The most important file is the codebook. The codebook contains all the information about the codes as well as all the files. Right now it is quite basic, There are blank lines, comment lines, file path lines and code lines. Code lines start with a code character ('@', '^', or '$') then can have a semicolon and a description. Comments are indicated with '#' which causes the rest of the line to be ignored. While file path lines are everything else.

The systems are quite sparse right now and need more testing then some use. To find bugs and determine how to make them most usable by humans.

Behind the scenes

I have structured the caMarkdown program as a python module, i.e. something you can install with pip and import. The file handling/manginging the directory tree is done by one class Project. This is what all of the subCommands are using. They then call different methods of the object. I did it this way so that error handling and much of the boilerplate could be put in one place instead of inside each subCommand.

The parsing of actual files is done by a second object called parseTree. These hold the parsing trees of whole files and can be be combined to make one projects tree.
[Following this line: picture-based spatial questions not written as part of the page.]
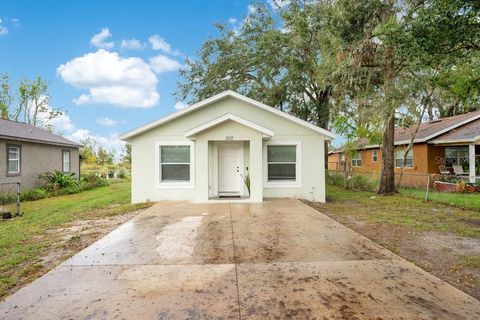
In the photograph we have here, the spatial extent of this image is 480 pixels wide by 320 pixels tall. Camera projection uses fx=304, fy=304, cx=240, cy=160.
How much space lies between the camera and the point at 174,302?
3.50m

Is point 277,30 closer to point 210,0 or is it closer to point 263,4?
point 263,4

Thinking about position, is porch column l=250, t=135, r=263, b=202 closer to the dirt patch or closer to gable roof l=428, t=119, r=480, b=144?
the dirt patch

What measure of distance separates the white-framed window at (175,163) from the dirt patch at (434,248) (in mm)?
6086

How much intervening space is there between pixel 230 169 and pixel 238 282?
812cm

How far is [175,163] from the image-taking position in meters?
11.8

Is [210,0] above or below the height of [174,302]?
above

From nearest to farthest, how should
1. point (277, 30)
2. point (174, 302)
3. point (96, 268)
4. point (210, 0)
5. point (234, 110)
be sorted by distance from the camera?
1. point (174, 302)
2. point (96, 268)
3. point (234, 110)
4. point (210, 0)
5. point (277, 30)

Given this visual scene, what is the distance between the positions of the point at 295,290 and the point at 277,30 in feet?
66.2

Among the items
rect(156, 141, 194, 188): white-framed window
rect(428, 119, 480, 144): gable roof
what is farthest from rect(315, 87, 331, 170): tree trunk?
rect(156, 141, 194, 188): white-framed window

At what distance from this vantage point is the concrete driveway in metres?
3.32

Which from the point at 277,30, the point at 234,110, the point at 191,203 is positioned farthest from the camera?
the point at 277,30

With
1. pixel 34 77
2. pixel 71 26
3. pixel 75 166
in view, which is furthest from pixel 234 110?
pixel 34 77

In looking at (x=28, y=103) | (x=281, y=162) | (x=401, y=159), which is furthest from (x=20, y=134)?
(x=401, y=159)

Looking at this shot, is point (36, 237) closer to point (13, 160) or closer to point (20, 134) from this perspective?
point (13, 160)
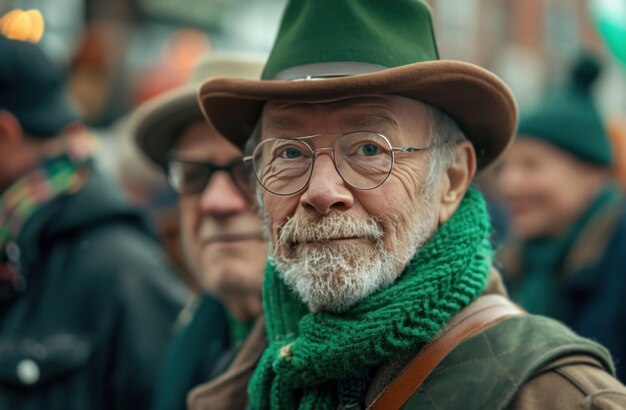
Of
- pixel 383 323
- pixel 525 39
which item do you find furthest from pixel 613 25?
pixel 525 39

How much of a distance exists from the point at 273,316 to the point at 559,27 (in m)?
25.7

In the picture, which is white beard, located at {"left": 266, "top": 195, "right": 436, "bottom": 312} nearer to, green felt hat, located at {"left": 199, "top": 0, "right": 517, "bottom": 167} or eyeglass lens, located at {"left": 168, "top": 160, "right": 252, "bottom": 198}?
green felt hat, located at {"left": 199, "top": 0, "right": 517, "bottom": 167}

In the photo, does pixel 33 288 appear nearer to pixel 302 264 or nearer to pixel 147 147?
pixel 147 147

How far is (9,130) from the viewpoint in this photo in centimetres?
398

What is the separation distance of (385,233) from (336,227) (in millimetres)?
135

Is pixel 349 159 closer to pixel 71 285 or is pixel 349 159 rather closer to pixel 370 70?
pixel 370 70

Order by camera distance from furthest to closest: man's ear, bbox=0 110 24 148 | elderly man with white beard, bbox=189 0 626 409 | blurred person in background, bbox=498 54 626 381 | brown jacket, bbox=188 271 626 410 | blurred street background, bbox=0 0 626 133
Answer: blurred street background, bbox=0 0 626 133
blurred person in background, bbox=498 54 626 381
man's ear, bbox=0 110 24 148
elderly man with white beard, bbox=189 0 626 409
brown jacket, bbox=188 271 626 410

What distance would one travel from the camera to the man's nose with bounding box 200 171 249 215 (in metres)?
3.17

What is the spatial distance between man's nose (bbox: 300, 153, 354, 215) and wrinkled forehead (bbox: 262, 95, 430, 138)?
99 mm

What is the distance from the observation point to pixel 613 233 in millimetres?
4906

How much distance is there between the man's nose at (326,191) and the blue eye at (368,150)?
0.09 meters

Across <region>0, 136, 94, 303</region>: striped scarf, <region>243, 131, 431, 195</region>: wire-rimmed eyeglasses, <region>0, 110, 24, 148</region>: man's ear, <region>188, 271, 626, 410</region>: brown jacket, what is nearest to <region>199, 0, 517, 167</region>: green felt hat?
<region>243, 131, 431, 195</region>: wire-rimmed eyeglasses

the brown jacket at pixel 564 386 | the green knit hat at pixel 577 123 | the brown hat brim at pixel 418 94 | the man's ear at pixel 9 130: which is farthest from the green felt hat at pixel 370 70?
the green knit hat at pixel 577 123

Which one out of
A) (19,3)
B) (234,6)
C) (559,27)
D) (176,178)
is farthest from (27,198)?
(559,27)
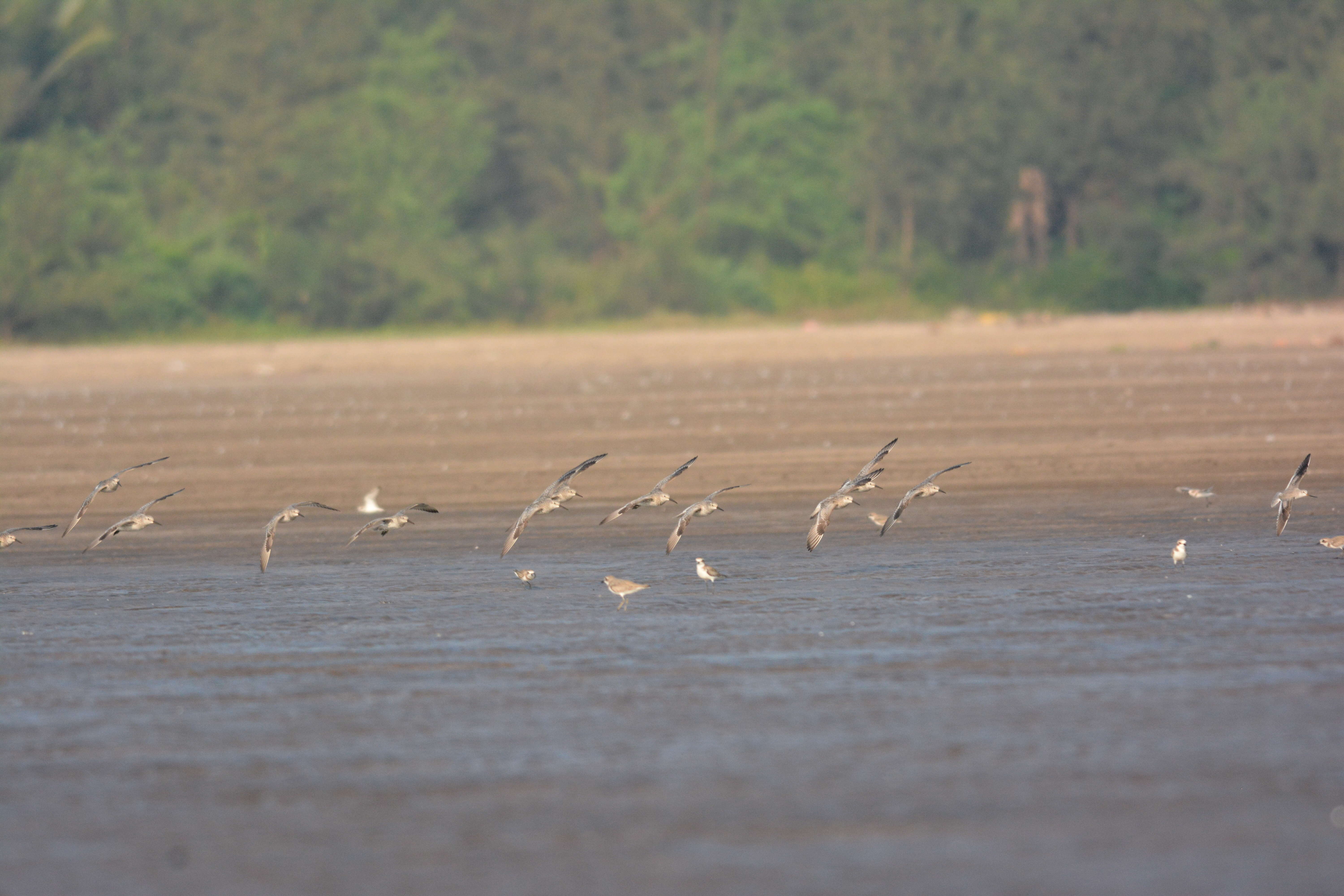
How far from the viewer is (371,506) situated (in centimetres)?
1645

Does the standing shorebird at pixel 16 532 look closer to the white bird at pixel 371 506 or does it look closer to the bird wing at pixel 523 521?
the white bird at pixel 371 506

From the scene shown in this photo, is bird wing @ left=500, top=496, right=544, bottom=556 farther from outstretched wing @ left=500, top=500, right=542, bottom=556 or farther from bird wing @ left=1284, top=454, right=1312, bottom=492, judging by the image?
bird wing @ left=1284, top=454, right=1312, bottom=492

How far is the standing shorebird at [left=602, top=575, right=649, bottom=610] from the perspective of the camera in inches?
455

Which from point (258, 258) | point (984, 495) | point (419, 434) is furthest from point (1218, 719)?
point (258, 258)

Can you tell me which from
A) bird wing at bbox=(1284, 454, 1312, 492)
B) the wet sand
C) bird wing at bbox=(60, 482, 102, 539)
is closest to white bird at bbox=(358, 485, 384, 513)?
the wet sand

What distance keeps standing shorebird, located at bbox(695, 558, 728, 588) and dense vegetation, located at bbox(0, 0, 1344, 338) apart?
3609cm

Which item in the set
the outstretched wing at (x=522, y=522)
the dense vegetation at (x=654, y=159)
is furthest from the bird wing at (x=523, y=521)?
the dense vegetation at (x=654, y=159)

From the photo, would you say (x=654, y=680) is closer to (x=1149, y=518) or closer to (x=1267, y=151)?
(x=1149, y=518)

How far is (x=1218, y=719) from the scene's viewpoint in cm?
813

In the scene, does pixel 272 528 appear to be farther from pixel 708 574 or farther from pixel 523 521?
pixel 708 574

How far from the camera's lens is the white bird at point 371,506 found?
53.8ft

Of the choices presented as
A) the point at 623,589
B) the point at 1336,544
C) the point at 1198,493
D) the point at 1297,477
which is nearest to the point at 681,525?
the point at 623,589

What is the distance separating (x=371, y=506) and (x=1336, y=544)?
340 inches

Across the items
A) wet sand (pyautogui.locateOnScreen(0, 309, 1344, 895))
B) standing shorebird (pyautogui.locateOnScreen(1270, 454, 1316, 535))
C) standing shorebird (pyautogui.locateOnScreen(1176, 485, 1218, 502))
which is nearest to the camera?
wet sand (pyautogui.locateOnScreen(0, 309, 1344, 895))
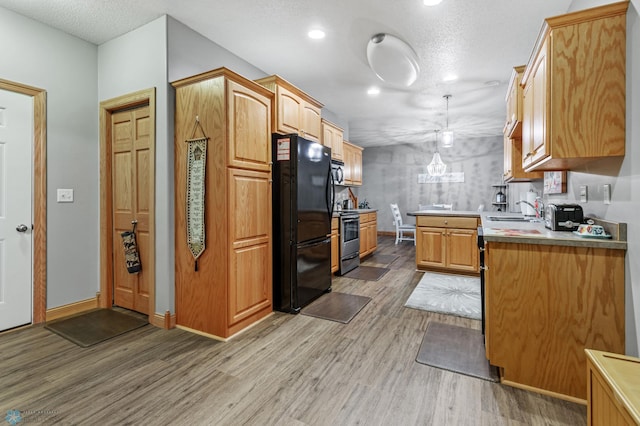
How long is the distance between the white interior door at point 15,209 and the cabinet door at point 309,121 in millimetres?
2541

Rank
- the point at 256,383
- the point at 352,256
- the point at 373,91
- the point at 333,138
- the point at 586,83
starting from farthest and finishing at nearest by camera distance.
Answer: the point at 333,138 < the point at 352,256 < the point at 373,91 < the point at 256,383 < the point at 586,83

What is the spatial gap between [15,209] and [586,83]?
427 centimetres

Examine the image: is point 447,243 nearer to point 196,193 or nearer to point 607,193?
point 607,193

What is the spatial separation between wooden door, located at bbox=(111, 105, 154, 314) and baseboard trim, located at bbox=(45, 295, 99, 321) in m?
0.20

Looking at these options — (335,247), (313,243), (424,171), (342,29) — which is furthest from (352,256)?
(424,171)

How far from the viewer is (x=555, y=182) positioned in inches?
107

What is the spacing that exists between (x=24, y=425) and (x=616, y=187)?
332 cm

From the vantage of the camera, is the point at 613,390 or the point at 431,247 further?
the point at 431,247

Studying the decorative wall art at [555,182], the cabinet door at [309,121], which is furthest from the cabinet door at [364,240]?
the decorative wall art at [555,182]

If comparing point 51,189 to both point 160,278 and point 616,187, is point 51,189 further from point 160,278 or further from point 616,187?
point 616,187

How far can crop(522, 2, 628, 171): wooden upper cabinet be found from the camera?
1543mm

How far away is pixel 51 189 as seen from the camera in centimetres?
281

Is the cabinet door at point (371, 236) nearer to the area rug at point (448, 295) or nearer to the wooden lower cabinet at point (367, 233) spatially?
the wooden lower cabinet at point (367, 233)

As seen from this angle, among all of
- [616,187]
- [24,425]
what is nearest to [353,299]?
[616,187]
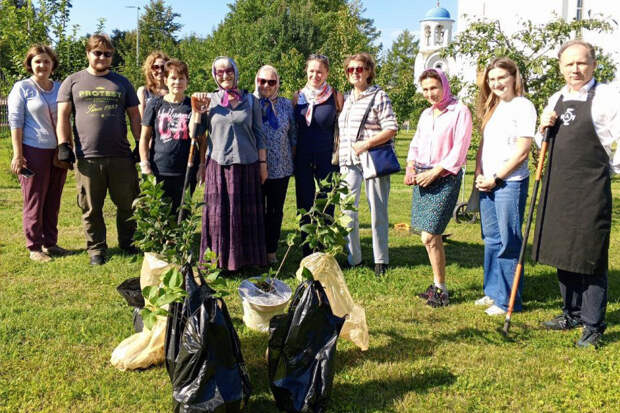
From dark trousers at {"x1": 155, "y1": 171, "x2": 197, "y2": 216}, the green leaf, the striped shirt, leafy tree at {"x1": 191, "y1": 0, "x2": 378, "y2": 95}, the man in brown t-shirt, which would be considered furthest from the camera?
leafy tree at {"x1": 191, "y1": 0, "x2": 378, "y2": 95}

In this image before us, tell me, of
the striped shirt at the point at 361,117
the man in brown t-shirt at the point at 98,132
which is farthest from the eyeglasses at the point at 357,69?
the man in brown t-shirt at the point at 98,132

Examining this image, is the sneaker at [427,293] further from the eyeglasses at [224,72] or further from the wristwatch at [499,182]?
the eyeglasses at [224,72]

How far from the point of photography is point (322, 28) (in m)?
32.8

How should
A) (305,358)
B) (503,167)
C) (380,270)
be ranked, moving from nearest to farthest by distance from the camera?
(305,358) < (503,167) < (380,270)

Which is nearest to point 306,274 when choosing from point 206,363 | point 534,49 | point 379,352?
point 206,363

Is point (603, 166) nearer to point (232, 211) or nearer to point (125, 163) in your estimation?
point (232, 211)

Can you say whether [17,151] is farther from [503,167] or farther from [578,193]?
[578,193]

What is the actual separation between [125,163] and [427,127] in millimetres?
3159

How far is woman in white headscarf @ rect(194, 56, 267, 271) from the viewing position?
16.5 feet

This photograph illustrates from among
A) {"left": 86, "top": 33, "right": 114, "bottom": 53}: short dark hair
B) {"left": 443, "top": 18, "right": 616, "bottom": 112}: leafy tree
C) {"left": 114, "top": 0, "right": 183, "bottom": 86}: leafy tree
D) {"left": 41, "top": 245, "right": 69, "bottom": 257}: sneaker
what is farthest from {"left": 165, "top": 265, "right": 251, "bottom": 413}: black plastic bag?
Result: {"left": 114, "top": 0, "right": 183, "bottom": 86}: leafy tree

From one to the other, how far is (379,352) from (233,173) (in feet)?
7.44

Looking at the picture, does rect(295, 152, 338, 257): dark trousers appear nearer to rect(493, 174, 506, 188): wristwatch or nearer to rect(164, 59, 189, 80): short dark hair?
rect(164, 59, 189, 80): short dark hair

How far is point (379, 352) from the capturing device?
12.4 feet

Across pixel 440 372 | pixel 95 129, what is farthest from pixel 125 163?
pixel 440 372
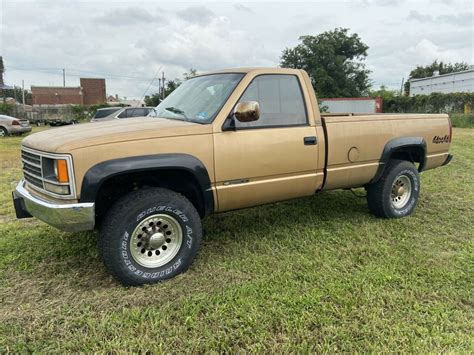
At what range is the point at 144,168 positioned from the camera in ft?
10.6

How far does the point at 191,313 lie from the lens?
9.73 feet

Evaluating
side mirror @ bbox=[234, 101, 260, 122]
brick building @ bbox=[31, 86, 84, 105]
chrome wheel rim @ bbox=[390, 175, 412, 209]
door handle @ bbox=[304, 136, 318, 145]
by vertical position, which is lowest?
chrome wheel rim @ bbox=[390, 175, 412, 209]

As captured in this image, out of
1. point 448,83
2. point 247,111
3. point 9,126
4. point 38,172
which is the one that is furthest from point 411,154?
point 448,83

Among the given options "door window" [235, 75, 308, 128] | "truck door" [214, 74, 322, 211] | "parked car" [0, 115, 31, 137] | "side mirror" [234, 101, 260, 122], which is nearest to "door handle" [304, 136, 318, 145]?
"truck door" [214, 74, 322, 211]

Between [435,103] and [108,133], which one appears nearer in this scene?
[108,133]

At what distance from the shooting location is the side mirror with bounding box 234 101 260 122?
11.5ft

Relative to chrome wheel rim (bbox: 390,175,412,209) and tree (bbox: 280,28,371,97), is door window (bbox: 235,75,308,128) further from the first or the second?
tree (bbox: 280,28,371,97)

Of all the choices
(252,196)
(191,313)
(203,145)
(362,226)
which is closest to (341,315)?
(191,313)

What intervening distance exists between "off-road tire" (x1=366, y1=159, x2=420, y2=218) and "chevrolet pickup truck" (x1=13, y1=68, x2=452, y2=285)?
340 mm

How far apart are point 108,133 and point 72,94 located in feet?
198

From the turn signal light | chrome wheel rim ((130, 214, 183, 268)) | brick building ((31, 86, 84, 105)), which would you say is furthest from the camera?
brick building ((31, 86, 84, 105))

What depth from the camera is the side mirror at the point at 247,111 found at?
352 cm

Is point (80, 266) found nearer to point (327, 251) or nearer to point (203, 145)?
point (203, 145)

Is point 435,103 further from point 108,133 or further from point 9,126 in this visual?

The trees then produce Tag objects, actually subclasses each code type has its own one.

Tag objects handle the codes in the code book. There are 2 parts to a tag the first character indicating its type and the rest giving its name, e.g. "^tag1" has type meta and the name "tag1". Tags then have any number of CodeSection objects which are the actual substrings of the documents the tags are annotating. They also contain information about the file and the other CodeSections inside it.

Basically the two important classes Project and Tag, the former for file handling the latter for parsing and getting information at a granular level.

Where things are now

I think more than half of the commands in the original design plan have been implemented as well as a few other. I actually wrote tag because I though it was an obvious feature and then noticed it was extract from the original docs.

The next big thing to do is either flush out the features or add git.

There are also a good number of smaller things that need to be sorted out and I would like your feedback on.

Questions

  1. Vocabulary:

    • I have been using the words tag and code interchangeably, I feel code is the thing that has meaning while tag is simply a simple string to label the code but I could be wrong.
    • What is the name of the directory tree caMarkdown works on? I used project but I also feel repo would be valid.
  2. Name:

    • John Gruber is know for being protective of the name Markdown. I do not think he will discover this but it might still be good to consider not using the work "Markdown" anywhere. "caMark" is the obvious step away from Markdown. What are your thoughs?
  3. YAML:

    • Dealing with the codebook so far has been fine. But that is because I severely limited what could be in it. I think making the whole book YAML might make things easier for me and much less likely to break if a new feature is added.
  4. Your thoughts:

    • What are they?
    • Should I have done this as a couple slack posts?